Objectifs =
(1) Reprenez sans rien changer tout ce qui va, dans le passage cité, de « J'ai appris, messieurs, à » jusqu'à « considérablement cette situation. ».
(2) D'après le passage cité, pourquoi faudrait-il garder au Midi la station des marchandises ? Répondez en une à trois phrases.
(3) Les affirmations suivantes sont-elles conformes au passage cité ? Pour chacune, répondez par oui ou par non et citez mot pour mot les termes qui le montrent.
(a) La plupart des voyageurs font à pied le trajet entre les deux stations.
(b) M. Magherman juge impossible de regrouper les voyageurs à la station du Nord.
(c) Le gouvernement aurait acquis un terrain à l'intérieur de Bruxelles.

M. Magherman. - Messieurs, l'année dernière j'ai eu l'honneur de signaler à la Chambre et au gouvernement les nombreux inconvénients qui résultent pour les voyageurs et principalement pour ceux de troisième classe, de l'existence de deux stations à Bruxelles. En effet, messieurs, le voyageur qui arrive, par exemple, de la direction de Malines pour se rendre vers Quiévrain, est obligé de faire un trajet assez long, en voiture s'il en a le moyen, sinon à pied, et c'est le cas pour le plus grand nombre, et alors il est souvent exposé à arriver trop tard à la station du Nord et à devoir, contre son gré, s'arrêter à Bruxelles. Ce sont là des pertes de temps et d'argent très sensibles pour beaucoup de voyageurs.

Si une semblable lacune existait sur tout autre point du pays, le gouvernement s'empresserait de la combler, on plutôt il ne l’aurait jamais créée. J'ai demandé, l'année dernière, s'il n'y aurait pas moyen de réunir les deux stations de voyageurs, de fixer à la station du Nord le point d'arrivée et de départ des voyageurs pour toutes les ligues de l'Etat. Cela ne me paraît pas impossible. Car bien que cette station soit déjà entourée de constructions, il reste encore de grands espaces libres au-delà de l'emplacement actuel.

Cette réunion, messieurs, rendrait un très grand service au public. Il faudrait, toutefois, maintenir au Midi la slation des marchandises dont le trafic augmente journellement sur cette ligne, afin d'éviter l'encombrement. De cette manière, les intérêts de ce quartier seraient également sauvegardés,

J'ai appris, messieurs, à la suite d'une interpellation, faite dans une séance précédente par l'honorable M. Thiéfry, qu'au lieu de vouloir réaliser cette idée, on s'en écarte davantage.

Il paraît, en effet, que le gouvernement a acquis un emplacement considérable au dehors de la ville de Bruxelles pour y transférer au moins en partie la slation des Bogards. Avant de donner suite aux vues qu'il peut avoir à cet égard, je voudrais que M. le ministre fît examiner sérieusement si l'idée que j'ai émise ne serait pas réalisable, car au lieu d'améliorer la situation dont je viens de signaler les inconvénients, la translation hors de Bruxelles d'une partie de la station des Bogards, soit pour les voyageurs, soit pour les marchandises, aggraverait considérablement cette situation.

Elle entraînerait d'ailleurs le pays dans des dépenses considérables qu'il importe d'éviter quand la possibilité existe.

Messieurs, dans une annexe du budget qui nous occupe, où il est rendu compte du degré d'avancement des travaux décrétés par la loi du 20 décembre 1851, je lis ce qui suit :

« Les projets définitifs du tracé (du chemin de fer d'Audcnarde vers Gand) sont approuvés depuis Nazareth, point de jonction de la ligne concédée avec le railway de l'Etat, jusqu'aux abords d'Audenarde. »

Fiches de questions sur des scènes
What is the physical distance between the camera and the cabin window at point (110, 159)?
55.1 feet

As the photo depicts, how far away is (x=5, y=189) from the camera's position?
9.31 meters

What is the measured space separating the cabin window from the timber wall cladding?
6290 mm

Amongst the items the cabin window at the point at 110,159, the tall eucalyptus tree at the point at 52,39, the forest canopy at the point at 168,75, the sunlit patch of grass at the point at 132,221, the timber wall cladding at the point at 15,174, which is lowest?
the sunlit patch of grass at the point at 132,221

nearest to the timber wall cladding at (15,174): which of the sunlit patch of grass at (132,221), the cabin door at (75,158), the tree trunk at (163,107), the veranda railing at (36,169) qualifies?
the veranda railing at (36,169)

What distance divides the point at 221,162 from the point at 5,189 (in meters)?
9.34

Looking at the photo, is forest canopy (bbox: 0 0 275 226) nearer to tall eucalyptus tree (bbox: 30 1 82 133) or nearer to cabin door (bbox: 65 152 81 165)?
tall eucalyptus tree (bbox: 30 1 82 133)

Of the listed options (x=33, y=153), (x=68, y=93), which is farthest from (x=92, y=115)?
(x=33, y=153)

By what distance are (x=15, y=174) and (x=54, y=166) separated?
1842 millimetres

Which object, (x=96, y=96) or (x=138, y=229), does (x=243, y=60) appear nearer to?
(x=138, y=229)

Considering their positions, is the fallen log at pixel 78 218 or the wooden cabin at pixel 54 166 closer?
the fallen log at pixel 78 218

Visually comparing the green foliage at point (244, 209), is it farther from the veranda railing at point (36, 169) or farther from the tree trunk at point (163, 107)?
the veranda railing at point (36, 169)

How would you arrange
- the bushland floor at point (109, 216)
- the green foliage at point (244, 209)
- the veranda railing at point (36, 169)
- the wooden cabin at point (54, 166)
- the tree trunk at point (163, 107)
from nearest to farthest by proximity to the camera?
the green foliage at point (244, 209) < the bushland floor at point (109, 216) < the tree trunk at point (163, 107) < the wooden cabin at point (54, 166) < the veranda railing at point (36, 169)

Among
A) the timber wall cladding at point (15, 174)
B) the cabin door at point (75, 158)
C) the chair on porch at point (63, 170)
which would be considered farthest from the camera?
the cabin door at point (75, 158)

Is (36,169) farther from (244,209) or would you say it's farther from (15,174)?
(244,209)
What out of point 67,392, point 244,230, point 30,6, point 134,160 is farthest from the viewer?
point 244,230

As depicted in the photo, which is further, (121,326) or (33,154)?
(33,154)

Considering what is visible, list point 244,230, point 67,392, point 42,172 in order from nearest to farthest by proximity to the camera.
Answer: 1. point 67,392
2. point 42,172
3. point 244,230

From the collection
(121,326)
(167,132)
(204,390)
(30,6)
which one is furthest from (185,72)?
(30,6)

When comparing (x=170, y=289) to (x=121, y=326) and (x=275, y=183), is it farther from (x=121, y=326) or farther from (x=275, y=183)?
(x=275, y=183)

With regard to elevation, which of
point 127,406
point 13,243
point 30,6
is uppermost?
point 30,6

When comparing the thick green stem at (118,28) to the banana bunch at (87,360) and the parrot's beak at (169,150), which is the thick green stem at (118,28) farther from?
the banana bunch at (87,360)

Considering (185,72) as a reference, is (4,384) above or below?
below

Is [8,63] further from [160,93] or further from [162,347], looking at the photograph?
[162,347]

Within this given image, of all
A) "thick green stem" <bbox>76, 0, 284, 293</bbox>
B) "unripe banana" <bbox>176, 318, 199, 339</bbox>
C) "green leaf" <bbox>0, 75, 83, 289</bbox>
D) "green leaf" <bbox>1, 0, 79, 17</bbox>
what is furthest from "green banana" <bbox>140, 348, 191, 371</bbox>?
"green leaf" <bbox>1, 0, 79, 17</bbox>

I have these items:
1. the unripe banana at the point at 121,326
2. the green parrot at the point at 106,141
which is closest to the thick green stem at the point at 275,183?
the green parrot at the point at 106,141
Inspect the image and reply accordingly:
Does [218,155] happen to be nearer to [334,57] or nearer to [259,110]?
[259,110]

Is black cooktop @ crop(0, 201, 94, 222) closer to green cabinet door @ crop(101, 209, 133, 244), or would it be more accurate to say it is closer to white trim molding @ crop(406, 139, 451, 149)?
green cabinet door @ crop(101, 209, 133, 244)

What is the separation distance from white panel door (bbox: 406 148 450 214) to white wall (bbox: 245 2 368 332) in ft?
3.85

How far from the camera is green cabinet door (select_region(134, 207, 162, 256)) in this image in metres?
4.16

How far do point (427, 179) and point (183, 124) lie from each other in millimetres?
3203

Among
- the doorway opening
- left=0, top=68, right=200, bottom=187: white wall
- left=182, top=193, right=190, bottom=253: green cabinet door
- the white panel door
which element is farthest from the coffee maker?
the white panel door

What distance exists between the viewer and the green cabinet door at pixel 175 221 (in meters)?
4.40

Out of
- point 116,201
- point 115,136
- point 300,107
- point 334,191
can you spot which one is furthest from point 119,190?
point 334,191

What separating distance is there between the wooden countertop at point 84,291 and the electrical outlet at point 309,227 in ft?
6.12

Réponses fournies =
(1)
J'ai appris, messieurs, à la suite d'une interpellation, faite dans une séance précédente par l'honorable M. Thiéfry, qu'au lieu de vouloir réaliser cette idée, on s'en écarte davantage.

Il paraît, en effet, que le gouvernement a acquis un emplacement considérable au dehors de la ville de Bruxelles pour y transférer au moins en partie la slation des Bogards. Avant de donner suite aux vues qu'il peut avoir à cet égard, je voudrais que M. le ministre fît examiner sérieusement si l'idée que j'ai émise ne serait pas réalisable, car au lieu d'améliorer la situation dont je viens de signaler les inconvénients, la translation hors de Bruxelles d'une partie de la station des Bogards, soit pour les voyageurs, soit pour les marchandises, aggraverait considérablement cette situation.

(2) Le trafic des marchandises augmente chaque jour sur cette ligne, et il faut éviter l'encombrement. Cela permettrait aussi de protéger les intérêts de ce quartier.

(3)
(a) Oui : « sinon à pied, et c'est le cas pour le plus grand nombre ».
(b) Non : « Cela ne me paraît pas impossible. »
(c) Non : « le gouvernement a acquis un emplacement considérable au dehors de la ville de Bruxelles ».